Author: Richard H. Adler
A class action lawsuit was filed against State Farm alleging that it
breached insurance policy contracts with its insureds and violated the
Washington Insurance Code and the Washington Consumer Protection Act by
using Fee Facts
as the sole basis for reducing payment of its insureds' PIP medical
expense bills. The trial began on October 28, 1994, in the King County
Superior Court. After five days of trial, State Farm agreed to settle
the case.
The purpose of Fee Facts was to provide information about existing health care providers' fee structures in a given area. Fee Facts conducted a survey of a specific population of providers' charges. Fee Facts
then averaged these charges together to arrive at a "usual or
customary" fee. If a provider's fee was higher than the "average," then
the insurer would pay a reduced amount. If a provider's bill was less
than the average, then he/she would be paid at the level billed. For
example, if a doctor in Seattle charged $40.00 for an office visit and
a doctor in Spokane charged $30.00 for an office visit, then the
average would be $35.00. The Seattle doctor's fee would be reduced down
to $35.00, but the Spokane doctor's fee of $30.00 would be paid in full.
State Farm's modus operandi in using Fee Facts included sending a form letter to the health care provider. This letter stated in part:
Our analysis of the charges presented in your statement indicates that these charges as submitted exceed the prevailing reasonable, customary charges for this area. This position is based on a comparison of your charges in this case with those presented in a recently published survey, Fee Facts - First Edition, Volume 12, (2nd Half, 1991).

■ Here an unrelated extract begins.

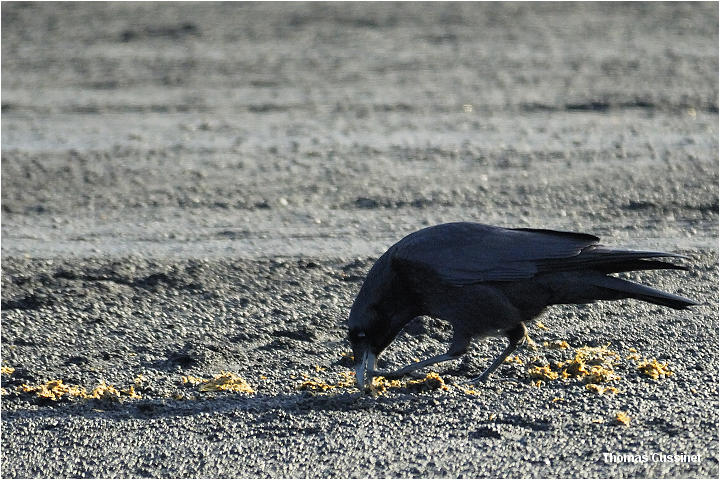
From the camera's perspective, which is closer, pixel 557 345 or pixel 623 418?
pixel 623 418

We feel a strong obligation to monitor the charges of health care
providers as our policyholders are concerned about rising health care
costs as well as the cost of insurance coverage. We feel our resolution
in this matter if fair.
This letter would be addressed to the provider and a copy sent to the
patient. Additionally, the patient would receive another letter stating
that their provider was overcharging and they did not have to pay the
excess amount owing since it was justifiably reduced.

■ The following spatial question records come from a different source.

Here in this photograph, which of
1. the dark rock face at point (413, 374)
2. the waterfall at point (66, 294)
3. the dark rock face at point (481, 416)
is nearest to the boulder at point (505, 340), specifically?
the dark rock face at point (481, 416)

State Farm's use of this cost containment tool was protested by its own
insureds, their insured's attorneys, and health care providers because:
- The insured was not getting what he/she paid for.
The insured/patient pays insurance premiums for PIP automobile
insurance coverage. PIP provides for the payment of treatment charges
that are "reasonable, necessary, and related" to the accident. State
Farm's use of Fee Facts changed the insurance contract from
"reasonable, necessary, and related" to "customary charges." These are
different legal/insurance phrases meaning very different things. State
Farm was retroactively changing the terms of the insurance policy.

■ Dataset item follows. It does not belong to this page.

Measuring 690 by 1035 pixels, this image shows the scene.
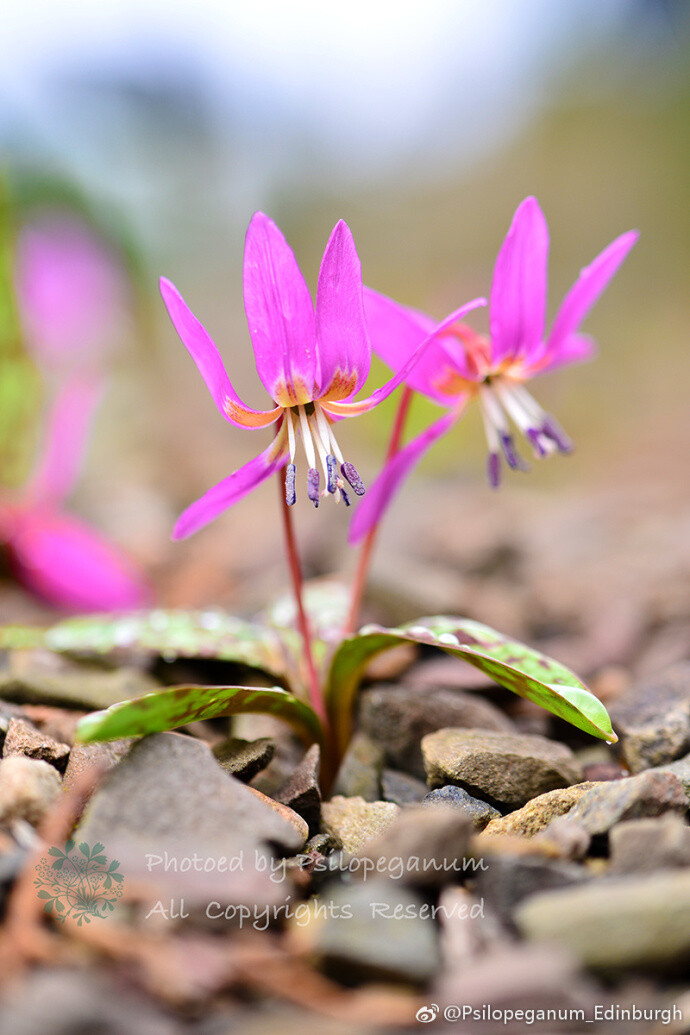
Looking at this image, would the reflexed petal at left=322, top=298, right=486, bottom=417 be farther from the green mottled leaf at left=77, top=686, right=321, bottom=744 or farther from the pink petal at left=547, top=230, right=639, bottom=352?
the green mottled leaf at left=77, top=686, right=321, bottom=744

- Fee Facts used inaccurate, inconclusive, and unreliable data. The Fee Facts publication itself recognized that the information it provided was not entirely reliable or accurate. The Fee Facts document stated:
While the information solicited, received, and utilized to compile the
results contained in this publication is believed to be reliable, its
accuracy cannot be guaranteed.
...While the methodology used in gathering, compiling, and reporting
the data contained herein conforms to generally accepted standards, the
published results cannot be construed to perfectly predict the pricing
behavior of the entire population of providers. ...Final decisions
regarding payment of claims rests with the insurer in accordance with
its policies.
Despite this caveat, State Farm continued
to use this as an exclusive litmus paper test to determine the
reasonableness and necessity of a doctor's bill.
- Interference with the doctor/patient relationship:
When a patient is advised not to pay a bill and further told that their
health care provider is overcharging, a patient may then begin to think
"bad thoughts" about their doctor. Perhaps the patient switches health
care providers. Perhaps the patient chooses not to pay his/her bill
incurred for treatment. Perhaps the doctor threatens collection
processes against his/her own patient. All of these consequences
obviously do not foster better doctor/patient relationships, but rather
tend to undermine them.
- Fee Facts advises insurers of the average
"customary charge," but fails to take into account differences in
doctors' training, experience, years of practice, and time spent with
the patient that may affect a particular doctor's charge. Moreover, Fee Facts advises an insurer of a "average" customary charge, but the "average" is not representative of the charges in a given locale.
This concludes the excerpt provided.